Nel 2025 il fatturato dei servizi è cresciuto dell’1,7 per cento (+1,2 per cento nel 2024), ma con una dinamica congiunturale in corso d’anno moderata e in progressiva attenuazione (+0,1 nel quarto trimestre). Gli andamenti settoriali sono eterogenei: a una crescita nei servizi di Informazione e comunicazione (+5,1 per cento, in rafforzamento rispetto al +3,5 per cento del 2024) e nelle Attività professionali, scientifiche e tecniche (+3,4 per cento, contro +2,7 per cento nel 2024), si contrappongono il rallentamento dei servizi di Alloggio e ristorazione e delle Agenzie di viaggio (rispettivamente, +2,2 e +4,7 per cento nel 2025, da +4,0 e +5,0 per cento del 2024) e la lenta ripresa del Commercio (+0,3 per cento nel 2025, contro il -0,7 per cento dell’anno precedente).
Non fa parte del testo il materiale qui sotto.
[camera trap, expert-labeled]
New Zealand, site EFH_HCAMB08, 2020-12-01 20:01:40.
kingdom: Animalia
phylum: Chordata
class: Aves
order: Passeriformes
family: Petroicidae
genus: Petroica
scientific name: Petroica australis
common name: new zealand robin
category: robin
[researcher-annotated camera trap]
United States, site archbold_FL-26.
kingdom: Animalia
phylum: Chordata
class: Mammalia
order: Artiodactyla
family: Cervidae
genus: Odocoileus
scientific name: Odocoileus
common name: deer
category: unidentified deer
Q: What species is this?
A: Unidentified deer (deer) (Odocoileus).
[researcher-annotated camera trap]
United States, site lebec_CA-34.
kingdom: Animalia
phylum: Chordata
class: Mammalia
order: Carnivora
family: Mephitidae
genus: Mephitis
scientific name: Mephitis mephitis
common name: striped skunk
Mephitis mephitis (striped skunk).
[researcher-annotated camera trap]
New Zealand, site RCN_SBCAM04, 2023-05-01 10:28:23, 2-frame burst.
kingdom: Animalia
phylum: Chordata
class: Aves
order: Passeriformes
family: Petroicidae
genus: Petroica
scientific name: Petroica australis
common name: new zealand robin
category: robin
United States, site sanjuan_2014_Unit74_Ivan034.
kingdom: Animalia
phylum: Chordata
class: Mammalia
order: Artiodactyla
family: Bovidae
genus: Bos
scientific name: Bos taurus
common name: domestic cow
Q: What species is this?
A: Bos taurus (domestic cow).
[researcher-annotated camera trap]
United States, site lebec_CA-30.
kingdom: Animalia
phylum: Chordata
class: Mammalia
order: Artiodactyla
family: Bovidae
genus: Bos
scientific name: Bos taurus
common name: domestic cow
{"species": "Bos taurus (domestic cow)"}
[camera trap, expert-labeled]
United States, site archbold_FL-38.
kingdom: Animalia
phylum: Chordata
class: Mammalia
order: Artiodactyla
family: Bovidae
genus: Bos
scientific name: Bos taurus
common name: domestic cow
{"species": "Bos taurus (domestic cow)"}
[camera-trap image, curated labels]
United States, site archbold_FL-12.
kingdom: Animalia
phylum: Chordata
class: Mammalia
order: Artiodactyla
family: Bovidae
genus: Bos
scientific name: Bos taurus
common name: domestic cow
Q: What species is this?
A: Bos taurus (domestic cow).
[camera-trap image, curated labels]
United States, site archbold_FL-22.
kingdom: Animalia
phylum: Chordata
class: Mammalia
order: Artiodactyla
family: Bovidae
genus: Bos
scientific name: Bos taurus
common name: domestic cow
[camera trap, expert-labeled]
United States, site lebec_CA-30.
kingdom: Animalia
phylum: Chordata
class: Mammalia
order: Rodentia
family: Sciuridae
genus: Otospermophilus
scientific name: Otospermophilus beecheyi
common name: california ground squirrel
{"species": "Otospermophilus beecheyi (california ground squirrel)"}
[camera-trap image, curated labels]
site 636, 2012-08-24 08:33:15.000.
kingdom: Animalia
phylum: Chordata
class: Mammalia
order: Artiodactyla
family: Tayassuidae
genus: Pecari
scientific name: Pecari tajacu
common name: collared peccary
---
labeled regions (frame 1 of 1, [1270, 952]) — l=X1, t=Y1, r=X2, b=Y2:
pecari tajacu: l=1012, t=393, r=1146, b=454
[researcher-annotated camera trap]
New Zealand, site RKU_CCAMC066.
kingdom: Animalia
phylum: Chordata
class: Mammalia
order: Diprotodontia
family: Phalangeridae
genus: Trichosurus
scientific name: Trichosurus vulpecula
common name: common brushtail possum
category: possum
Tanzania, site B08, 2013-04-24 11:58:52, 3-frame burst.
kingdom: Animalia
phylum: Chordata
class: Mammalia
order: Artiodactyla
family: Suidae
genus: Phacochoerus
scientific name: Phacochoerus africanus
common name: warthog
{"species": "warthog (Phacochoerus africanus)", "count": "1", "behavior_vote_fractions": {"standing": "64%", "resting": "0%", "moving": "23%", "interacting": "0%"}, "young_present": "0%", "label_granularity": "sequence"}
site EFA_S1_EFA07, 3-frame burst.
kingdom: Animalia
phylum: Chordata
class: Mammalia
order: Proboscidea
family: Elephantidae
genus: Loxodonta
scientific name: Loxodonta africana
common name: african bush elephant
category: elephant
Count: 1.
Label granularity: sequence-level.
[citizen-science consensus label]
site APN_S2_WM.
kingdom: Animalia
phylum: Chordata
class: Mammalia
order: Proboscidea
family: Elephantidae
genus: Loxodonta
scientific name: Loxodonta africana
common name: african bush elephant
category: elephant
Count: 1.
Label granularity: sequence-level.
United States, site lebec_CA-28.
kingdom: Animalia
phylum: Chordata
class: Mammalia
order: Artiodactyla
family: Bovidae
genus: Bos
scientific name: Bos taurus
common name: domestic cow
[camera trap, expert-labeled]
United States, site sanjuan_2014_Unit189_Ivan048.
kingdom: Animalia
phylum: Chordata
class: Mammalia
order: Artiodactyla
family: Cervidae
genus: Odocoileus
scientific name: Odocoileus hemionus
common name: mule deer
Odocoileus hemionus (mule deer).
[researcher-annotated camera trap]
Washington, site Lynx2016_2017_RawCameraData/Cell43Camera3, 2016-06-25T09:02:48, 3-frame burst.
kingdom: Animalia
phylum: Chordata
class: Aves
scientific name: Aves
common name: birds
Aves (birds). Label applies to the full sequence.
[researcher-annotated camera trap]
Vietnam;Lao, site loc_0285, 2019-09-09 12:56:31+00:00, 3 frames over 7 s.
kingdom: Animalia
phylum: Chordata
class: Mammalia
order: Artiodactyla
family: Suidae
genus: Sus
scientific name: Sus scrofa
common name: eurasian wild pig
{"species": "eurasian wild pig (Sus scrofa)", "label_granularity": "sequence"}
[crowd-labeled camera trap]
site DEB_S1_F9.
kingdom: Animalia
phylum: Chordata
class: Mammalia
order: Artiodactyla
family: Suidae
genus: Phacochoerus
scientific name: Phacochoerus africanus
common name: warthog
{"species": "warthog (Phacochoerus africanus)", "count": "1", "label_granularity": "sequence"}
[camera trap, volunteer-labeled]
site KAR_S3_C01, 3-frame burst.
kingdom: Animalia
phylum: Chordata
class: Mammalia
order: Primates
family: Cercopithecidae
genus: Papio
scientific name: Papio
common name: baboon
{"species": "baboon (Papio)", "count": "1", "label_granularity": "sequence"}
Lo riporta l’Istat nel rapporto sulla competitività.

Nonostante un rafforzamento del clima di fiducia negli ultimi mesi del 2025, i servizi condividono il quadro composito e incerto della manifattura: a fronte di aspettative generalmente ottimistiche per ordini e occupazione, persistono segnali di attesa di aumento dei prezzi e di diffuso pessimismo sull’evoluzione del ciclo economico e le condizioni di accesso al credito, in un quadro di limitata capacità di prevedere gli sviluppi dell’attività aziendale.